The blue gemstone beads sodalite and lapis lazuli are often confused for a very good reason: lapis generally contains the same minerals as sodalite, however it also often contains gold flecks of pyrite. Goldstone is a manmade glass created to imitate sunstone - the blue version of this is a beautiful midnight blue and makes gorgeous gemstone bead necklaces. "Turquoise" howlite, a very common gemstone bead these days is actually the gemstone called howlite, naturally a white colour, dyed a turquoise blue colour to simulate the colour of turquoise beads.
One of the most popular purple gemstone beads, amethyst is actually the purple variety of quartz. Another purple gemstone beads, lepidolite, is the byproduct from the mining of lithium. Most current "citrine" on the market is actually the purple variety of quartz (purple amethyst) that has been heated to turn it to it's golden yellow citrine colour.
A favourite pink gemstone, rhodonite gemstone beads are often confused with rhodochrosite (rhodonite has black flecks and is opaque). Unakite gemstone beads are actually classified as a rock, composing of pink feldspar, green epidote and clear quartz (rock crystal). Garnet has a strong lustre and is one of the more dense red gemstone beads available.

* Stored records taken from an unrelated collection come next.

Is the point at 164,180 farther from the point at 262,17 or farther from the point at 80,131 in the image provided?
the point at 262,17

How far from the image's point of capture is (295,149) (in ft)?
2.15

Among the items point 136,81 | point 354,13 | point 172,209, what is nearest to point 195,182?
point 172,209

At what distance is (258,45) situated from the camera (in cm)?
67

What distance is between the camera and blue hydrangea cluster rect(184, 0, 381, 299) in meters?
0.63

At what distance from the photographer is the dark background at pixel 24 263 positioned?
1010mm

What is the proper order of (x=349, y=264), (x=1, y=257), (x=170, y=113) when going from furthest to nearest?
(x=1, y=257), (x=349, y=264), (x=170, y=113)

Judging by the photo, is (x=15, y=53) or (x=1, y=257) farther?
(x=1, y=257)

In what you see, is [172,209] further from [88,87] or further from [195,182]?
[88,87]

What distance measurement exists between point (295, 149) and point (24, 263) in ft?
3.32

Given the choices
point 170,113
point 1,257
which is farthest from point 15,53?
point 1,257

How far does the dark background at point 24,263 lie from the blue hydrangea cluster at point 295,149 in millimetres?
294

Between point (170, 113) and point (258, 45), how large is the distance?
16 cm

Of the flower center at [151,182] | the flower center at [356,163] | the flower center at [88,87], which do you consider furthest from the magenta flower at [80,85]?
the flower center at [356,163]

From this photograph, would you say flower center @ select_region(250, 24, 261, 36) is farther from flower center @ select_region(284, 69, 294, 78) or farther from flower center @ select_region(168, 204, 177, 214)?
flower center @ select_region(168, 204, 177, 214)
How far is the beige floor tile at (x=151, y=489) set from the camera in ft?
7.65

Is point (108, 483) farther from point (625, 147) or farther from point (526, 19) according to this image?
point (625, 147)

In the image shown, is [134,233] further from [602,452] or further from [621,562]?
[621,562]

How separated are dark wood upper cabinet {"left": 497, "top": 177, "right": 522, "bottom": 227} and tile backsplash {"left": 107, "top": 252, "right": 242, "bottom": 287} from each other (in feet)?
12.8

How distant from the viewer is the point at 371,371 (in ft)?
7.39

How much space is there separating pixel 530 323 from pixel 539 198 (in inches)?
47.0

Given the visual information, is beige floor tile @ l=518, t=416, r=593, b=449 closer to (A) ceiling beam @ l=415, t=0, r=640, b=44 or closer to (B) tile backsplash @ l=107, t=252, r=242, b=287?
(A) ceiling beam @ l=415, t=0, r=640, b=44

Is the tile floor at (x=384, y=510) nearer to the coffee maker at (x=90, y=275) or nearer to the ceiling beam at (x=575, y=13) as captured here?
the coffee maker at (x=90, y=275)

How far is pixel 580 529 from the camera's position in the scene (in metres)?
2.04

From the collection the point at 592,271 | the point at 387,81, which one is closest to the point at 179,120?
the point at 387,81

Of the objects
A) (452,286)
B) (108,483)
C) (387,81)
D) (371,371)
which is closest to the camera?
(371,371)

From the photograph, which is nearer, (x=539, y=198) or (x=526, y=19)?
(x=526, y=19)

All of this knowledge of the properties of gemstone beads is somewhat new - for thousands of years, gemstone beads have been used for their healing properties, passed on through cultural understandings and through the land. Most pink gemstones are associated with love and caring tendencies, red gemstones tend to signify the healing of blood related issues, whilst blue and green gemstone beads are often used in a calming environment.